Keywords |: presenteeism, healthcare worker, burnout
RESUMO |
O presenteísmo é um fenômeno ocupacional e psicossocial que afeta o ambiente de trabalho, acarretando perdas na produtividade e implicações na condição de saúde dos trabalhadores, com potencial para tornar-se um grave problema de saúde pública. O objetivo deste trabalho foi discorrer sobre implicações, formas de avaliação e repercussões na saúde e na prestação de serviços entre os trabalhadores da saúde. O presente estudo foi realizado mediante busca de artigos do PubMed utilizando palavras-chave como: presenteeism, absenteeism, nurse presenteeism, physician presenteeism, sickness presenteeism, physician health organization e working sick. Concluiu-se que avaliar corretamente o presenteísmo por meio de conscientizar gestores de saúde sobre os riscos e malefícios desse fenômeno e propor ferramentas para manejar essa condição contribuirão para reduzir o seu impacto nos ambientes de trabalho. Esse parece ser o caminho para dar visibilidade a esse problema e evitar o seu crescimento.
INTRODUCTION
Presenteeism is the term used to designate the situation in which people go to work when in poor physical or mental health conditions. This phenomenon often has negative consequences in terms of productivity, rate of work accidents and the state of health of workers1,2,3.

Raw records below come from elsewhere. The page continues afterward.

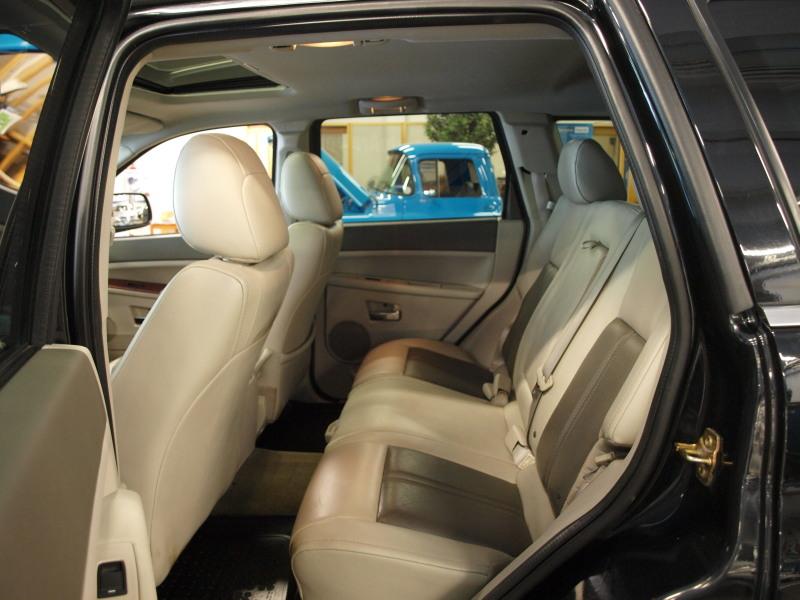 Jeep Grand Cherokee, 3, 0CRD A LIMITED. HYVILLÄ VARUSTEILLA MM. KAUKOWEBASTO,  NAVI,  PERUUTUSKAMERA,  BLUETOOTH,  LASIKATTOLUUKKU,  NAHAT!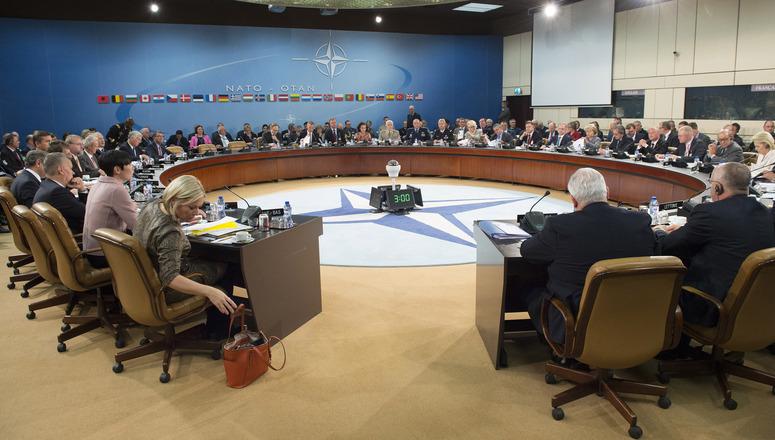 meeting-ministri-difesa-nato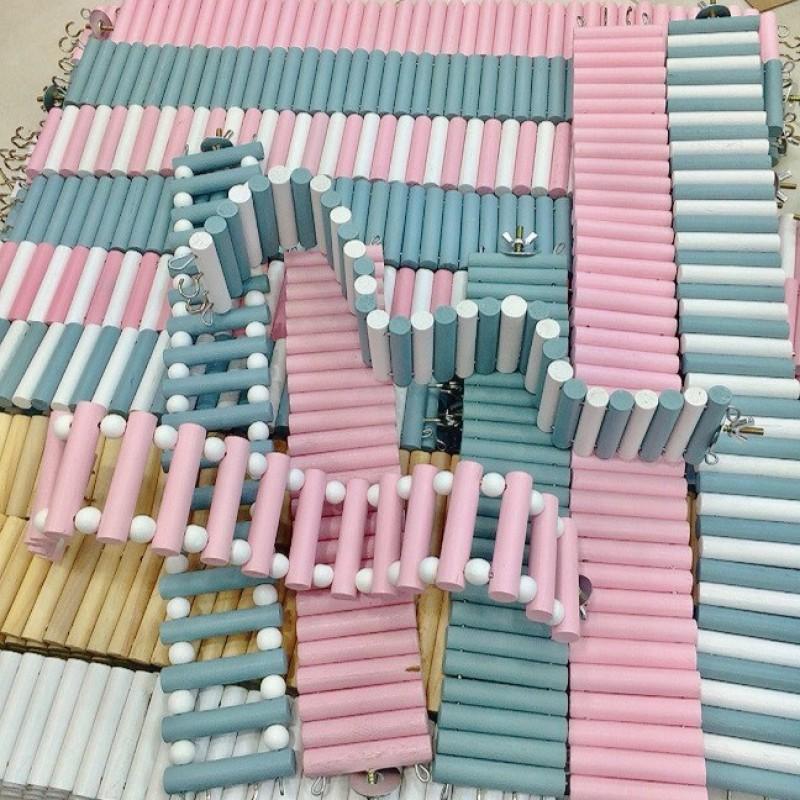 Cầu thang gỗ cao cấp cho Hamster, Thỏ, Bọ, Sóc Bông, Nhím, Sóc Bắc Mỹ, Dumbo Rat - Gỗ màu hồng/xanh dương ~30cm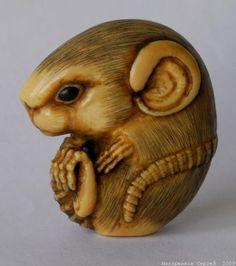 Мышка клубочком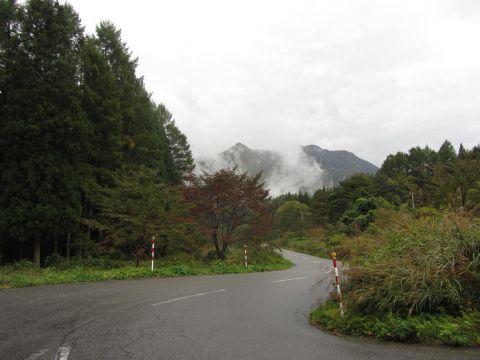 福島県道131号 高倉山の湧水付近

Presenteeism and absenteeism-i.e. absence from work for several reasons-have a close mutual relationship. Both encompass disease conditions with variable personal, biological, environmental, family, financial or functional causes4,5. Available evidence indicates that presenteeism increases medical costs, reduces productivity, elevates the rate of work accidents and causes financial losses to organizations. In some countries it represents the main occupational health concern6,7.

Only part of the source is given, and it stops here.